I put the fame such that the left side faces up. Install the magazine safety plunger spring and then the magazine safety and the other flat bar. The dark metal one goes to the right.
Now, insert the hammer. Put the ejector and spring in and secure them with the hammer pivot pin.
Insert the sear. The "legs" go up since they allow for clearance for the disconnector. Now depress the trigger such that it relieves the pressure on the sear. This allows you to manuever the sear into place such that the sear pivot pin can be inserted into the frame from the right side. Push the hammer pivot pin plate down and hold in place. A light rap with a brass mallet and the sear pivot pin should "snap" into place and be held securely by the hammer pivot pin plate.
Test the action. Insert hammer strut spring and cone. Push grip onto frame and then push grip pin back in.
Reassemble slide onto frame.
Function check should always be done on every gun after it is disassembled and reassembled.
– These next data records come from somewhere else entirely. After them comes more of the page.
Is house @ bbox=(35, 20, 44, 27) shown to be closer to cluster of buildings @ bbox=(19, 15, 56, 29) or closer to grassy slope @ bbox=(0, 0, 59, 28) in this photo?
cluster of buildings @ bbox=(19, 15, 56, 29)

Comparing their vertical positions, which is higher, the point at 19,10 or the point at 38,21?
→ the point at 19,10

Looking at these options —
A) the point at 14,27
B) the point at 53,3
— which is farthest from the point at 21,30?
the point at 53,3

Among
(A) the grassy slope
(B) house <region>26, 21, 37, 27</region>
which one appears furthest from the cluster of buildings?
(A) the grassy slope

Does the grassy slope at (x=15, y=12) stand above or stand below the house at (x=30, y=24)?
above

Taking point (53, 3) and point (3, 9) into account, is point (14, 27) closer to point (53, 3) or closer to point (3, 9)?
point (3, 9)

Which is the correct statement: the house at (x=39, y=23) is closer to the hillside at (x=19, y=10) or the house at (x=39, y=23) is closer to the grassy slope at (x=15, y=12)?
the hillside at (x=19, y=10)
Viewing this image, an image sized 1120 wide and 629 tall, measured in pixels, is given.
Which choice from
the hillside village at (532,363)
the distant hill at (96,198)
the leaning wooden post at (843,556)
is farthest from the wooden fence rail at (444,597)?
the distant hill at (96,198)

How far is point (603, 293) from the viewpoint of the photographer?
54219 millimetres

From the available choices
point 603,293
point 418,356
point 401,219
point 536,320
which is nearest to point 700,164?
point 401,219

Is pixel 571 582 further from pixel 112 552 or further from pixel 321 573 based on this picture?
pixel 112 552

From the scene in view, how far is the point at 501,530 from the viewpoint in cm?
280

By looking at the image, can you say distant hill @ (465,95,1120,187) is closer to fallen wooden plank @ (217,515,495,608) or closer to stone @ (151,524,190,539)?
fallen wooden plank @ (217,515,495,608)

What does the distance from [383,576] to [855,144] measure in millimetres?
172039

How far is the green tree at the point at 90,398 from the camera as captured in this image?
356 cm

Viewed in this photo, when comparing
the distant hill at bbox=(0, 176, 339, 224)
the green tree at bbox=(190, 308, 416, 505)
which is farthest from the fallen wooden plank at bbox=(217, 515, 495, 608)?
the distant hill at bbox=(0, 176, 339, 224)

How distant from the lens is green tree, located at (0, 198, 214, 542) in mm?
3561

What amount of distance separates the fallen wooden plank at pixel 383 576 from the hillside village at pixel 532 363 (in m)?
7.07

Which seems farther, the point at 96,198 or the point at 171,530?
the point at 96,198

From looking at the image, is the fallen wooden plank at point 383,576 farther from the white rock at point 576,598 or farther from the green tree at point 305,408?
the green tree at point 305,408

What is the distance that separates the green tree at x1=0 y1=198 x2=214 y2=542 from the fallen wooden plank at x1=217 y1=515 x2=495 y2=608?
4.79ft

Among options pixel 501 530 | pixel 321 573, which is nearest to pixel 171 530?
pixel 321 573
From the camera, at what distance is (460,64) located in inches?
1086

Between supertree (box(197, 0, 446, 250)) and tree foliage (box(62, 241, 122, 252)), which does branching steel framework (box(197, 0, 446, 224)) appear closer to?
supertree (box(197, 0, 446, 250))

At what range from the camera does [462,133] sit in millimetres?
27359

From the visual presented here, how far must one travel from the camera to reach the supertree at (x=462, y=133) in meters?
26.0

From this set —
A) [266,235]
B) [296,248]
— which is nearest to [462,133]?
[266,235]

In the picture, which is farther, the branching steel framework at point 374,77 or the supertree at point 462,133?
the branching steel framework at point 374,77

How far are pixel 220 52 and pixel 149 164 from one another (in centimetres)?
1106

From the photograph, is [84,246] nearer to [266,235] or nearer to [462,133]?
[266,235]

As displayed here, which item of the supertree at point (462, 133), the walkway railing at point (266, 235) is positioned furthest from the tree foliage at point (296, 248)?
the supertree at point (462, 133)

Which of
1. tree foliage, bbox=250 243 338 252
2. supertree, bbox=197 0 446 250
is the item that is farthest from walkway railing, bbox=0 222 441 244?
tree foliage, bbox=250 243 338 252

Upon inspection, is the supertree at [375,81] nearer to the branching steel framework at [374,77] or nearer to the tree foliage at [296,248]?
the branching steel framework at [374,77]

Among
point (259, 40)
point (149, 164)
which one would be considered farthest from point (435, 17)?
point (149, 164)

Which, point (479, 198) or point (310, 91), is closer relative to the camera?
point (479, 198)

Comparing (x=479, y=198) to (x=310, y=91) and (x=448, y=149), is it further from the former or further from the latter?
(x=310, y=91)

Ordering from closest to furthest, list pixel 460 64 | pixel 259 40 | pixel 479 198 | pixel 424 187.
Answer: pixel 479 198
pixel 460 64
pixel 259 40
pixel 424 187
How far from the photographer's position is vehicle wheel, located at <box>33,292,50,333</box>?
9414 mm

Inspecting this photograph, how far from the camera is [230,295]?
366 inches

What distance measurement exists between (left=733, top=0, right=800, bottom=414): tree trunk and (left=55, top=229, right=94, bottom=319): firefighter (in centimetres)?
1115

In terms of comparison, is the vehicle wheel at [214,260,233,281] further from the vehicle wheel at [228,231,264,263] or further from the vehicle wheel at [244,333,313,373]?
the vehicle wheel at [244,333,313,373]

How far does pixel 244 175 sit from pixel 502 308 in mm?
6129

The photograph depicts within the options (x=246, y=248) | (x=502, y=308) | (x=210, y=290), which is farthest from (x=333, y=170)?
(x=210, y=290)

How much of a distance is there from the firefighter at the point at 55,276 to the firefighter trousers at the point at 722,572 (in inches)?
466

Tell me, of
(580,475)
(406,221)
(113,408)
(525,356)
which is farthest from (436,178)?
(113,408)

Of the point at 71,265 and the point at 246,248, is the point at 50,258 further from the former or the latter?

1) Insert empty magazine. Pull on base. Make sure it doesn't come out.
2) Lock slide back. This tests that the slide lock works on empty.
3) Remove magazine. Release slide. This tests that the slide surges forward on its own power.
4) Engage safety. The hammer should decock.
5) Press trigger. The hammer should not move. This means the magazine safety works.
6) Engage manual safety and watch the hammer. It should rotate rearwards slightly. What you're looking for is the shaft of the safety pushes the hammer back and away from the firing pin.
7) Insert magazine. Test the DA trigger.
8) Cock. Test the SA trigger.

Now, you're done.
 
Birchwood Casey Rig +P Stainless Steel Lube

I usually use Breakfree CLP or another cleaner/lube on my 3rd gens, then wipe off as much as possible. (which sometimes seems almost impossible with Breakfree- even if I only put a very small amount on the gun it seems to multiply and ooze out of the pores of the metal............)

Then I use Birchwood Casey Rig +P Stainless Steel Lube on the rails, and judiciously on a few other parts.

I really like using the +P Stainless Lube on these guns
 
5906 breakdown with pic's

Go to the "other" S&W forum;

smithandwessonforums. No dash between smith wesson and s at end of forum. No luck copying link/

Go to the gunsmithing section and search for "59 series complete disassembly thread writeup w/pics"

This is a great post with pictures on the complete disassembly of our 5906's. I'm going to follow this to smooth my trigger pull.

I like to know how things work but was reluctant to take my 5906 apart till I found this. A few more steps and parts compared to my Commander.
 
Go to the "other" S&W forum;

smithandwessonforums. No dash between smith wesson and s at end of forum. No luck copying link/

Go to the gunsmithing section and search for "59 series complete disassembly thread writeup w/pics"

This is a great post with pictures on the complete disassembly of our 5906's. I'm going to follow this to smooth my trigger pull.

I like to know how things work but was reluctant to take my 5906 apart till I found this. A few more steps and parts compared to my Commander.

BINGO! Thank you -- excellent write-up. I'm going to have to noodle on whether to tackle that job. I *think* I could probably do it after reading through that -- famous last words. :)

Thanks for the info, guys.
 
1) Insert empty magazine. Pull on base. Make sure it doesn't come out.
2) Lock slide back. This tests that the slide lock works on empty.
3) Remove magazine. Release slide. This tests that the slide surges forward on its own power.
4) Engage safety. The hammer should decock.
5) Press trigger. The hammer should not move. This means the magazine safety works.
6) Engage manual safety and watch the hammer. It should rotate rearwards slightly. What you're looking for is the shaft of the safety pushes the hammer back and away from the firing pin.
7) Insert magazine. Test the DA trigger.
8) Cock. Test the SA trigger.

Now, you're done.

Excellent write up!

I like to add one step... #9, hold the gun muzzle up, drop a Bic pen down the barrel and dry fire the gun, the pen should fly out. Tests that the firing pin is moving forward and will strike the primer.